*** Opening of EXCERPT PROVIDED ***

EN FR
EN FR


Section: Software and Platforms

Stochastic systems for knowledge discovery and simulation

The CarottAge system

Participants : Florence Le Ber, Jean-François Mari [contact person] .

Hidden Markov Models, stochastic process

The system CarottAge is based on Hidden Markov Models of second order and provides a non supervised temporal clustering algorithm for data mining. It is freely available under GPL license (see http://www.loria.fr/~jfmari/App/ ).

It provides a synthetic representation of temporal and spatial data. CarottAge is currently used by INRA researchers interested in mining the changes in territories related to the loss of biodiversity (projects ANR BiodivAgrim and ACI Ecoger) and/or water contamination. A new version incorporating a graphic user interface was released and is now running on Windows systems.

CarottAge has been used for mining hydromorphological data. Actually a comparison was performed with three other algorithms classically used for the delineation of river continuum and CarottAge proved to give very interesting results for that purpose [17] .

The ARPEnTAge system

Participants : Florence Le Ber, Jean-François Mari [contact person] .

Hidden Markov Models, stochastic process

ARPEnTAge (http://www.loria.fr/~jfmari/App/ ) (for Analyse de Régularités dans les Paysages: Environnement, Territoires, Agronomie is a software based on stochastic models (HMM2 and Markov Field) for analyzing spatio-temporal data-bases [106] . ARPEnTAge is built on top of the CarottAge system to fully take into account the spatial dimension of input sequences. It takes as input an array of discrete data in which the columns contain the annual land-uses and the rows are regularly spaced locations of the studied landscape. It performs a Time-Space clustering of a landscape based on its time dynamic Land Uses (LUS). Displaying tools and the generation of Time-dominant shape files have also been defined.

We model the spatial structure of the landscape by a Potts model with external field whose sites are LUS located in the parcels. The dynamics of these LUS are modeled by a temporal HMM2. This leads to the definition of a Potts model where the underlying mean field is approximated by a hierarchical hidden Markov model that processes a Hilbert-Peano fractal curve spanning the image.

Those stochastic models have been used to segment the landscape into patches, each of them being characterized by a temporal HMM2. The patch labels, together with the geographic coordinates, determine a clustered image of the landscape that can be coded within an ESRI shapefile. ARPEnTAge can locate in a 2-D territory time regularities and implements a Time-dominant approach in Geographic Information Systems.

ARPEnTAge is freely available (GPL license) and is currently used by INRA researchers interested in mining the changes in territories related to the loss of biodiversity (projects ANR BiodivAgrim and ACI Ecoger) and/or water contamination.

*** Close of EXCERPT PROVIDED ***

Decide whether each statement below agrees with the software description above, and answer yes or no, quoting the words of the description that decide it.
(a) CarottAge is based on Hidden Markov Models of first order.
(b) ARPEnTAge is built on top of the CarottAge system.
(c) In the array ARPEnTAge takes as input, the rows contain the annual land-uses.

*** Opening of MATERIAL PROVIDED ***

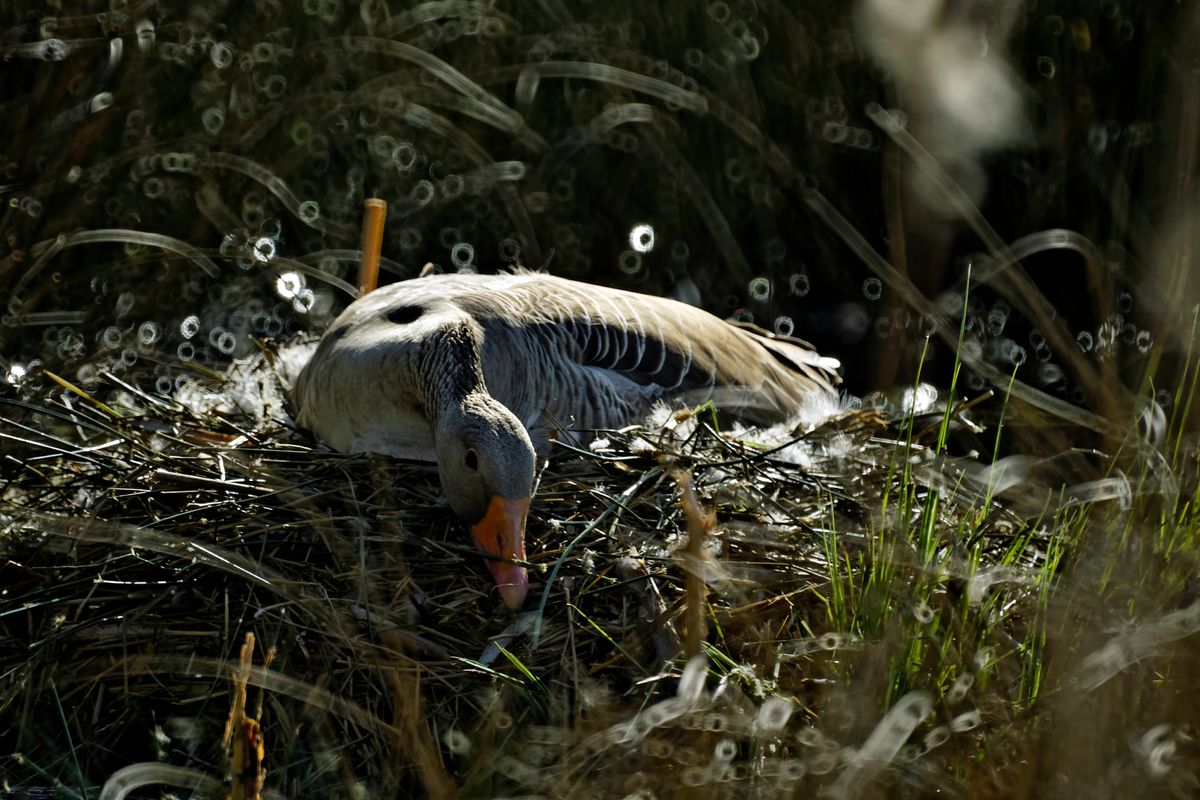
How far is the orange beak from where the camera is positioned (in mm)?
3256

*** Close of MATERIAL PROVIDED ***
*** Opening of MATERIAL PROVIDED ***

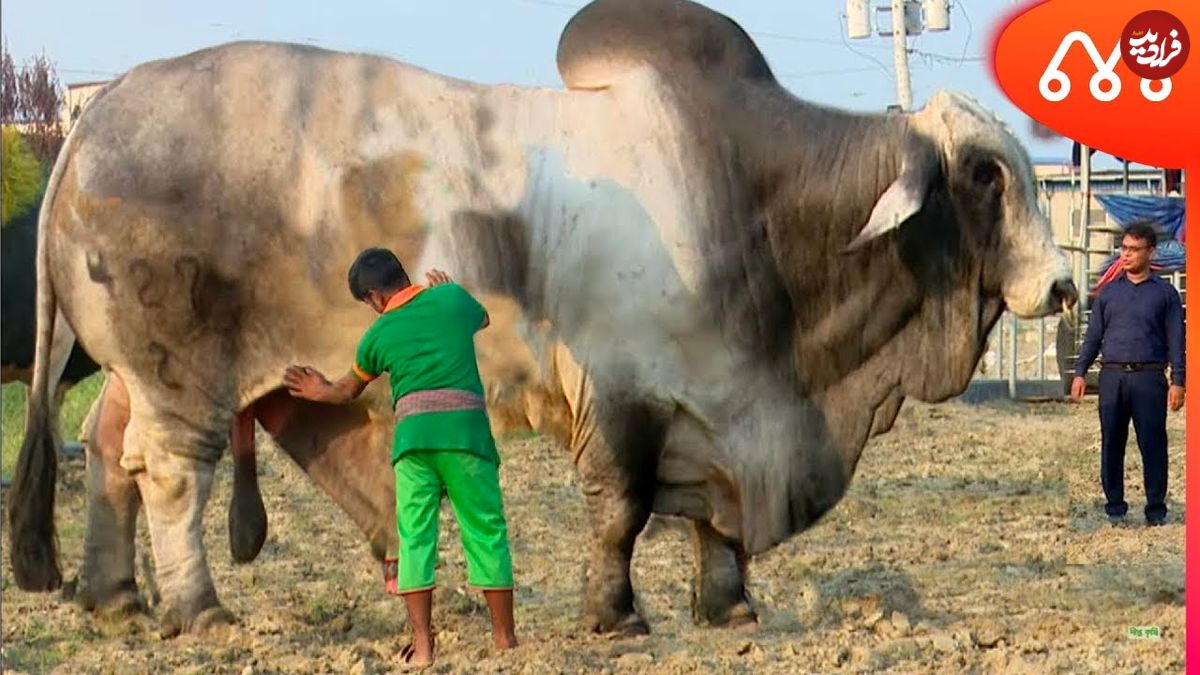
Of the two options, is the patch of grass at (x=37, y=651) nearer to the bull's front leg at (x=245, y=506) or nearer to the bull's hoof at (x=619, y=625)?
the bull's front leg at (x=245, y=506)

*** Close of MATERIAL PROVIDED ***

RESULT OF THE EXERCISE:
(a) No: "The system CarottAge is based on Hidden Markov Models of second order"
(b) Yes: "ARPEnTAge is built on top of the CarottAge system to fully take into account the spatial dimension of input sequences."
(c) No: "the columns contain the annual land-uses and the rows are regularly spaced locations of the studied landscape"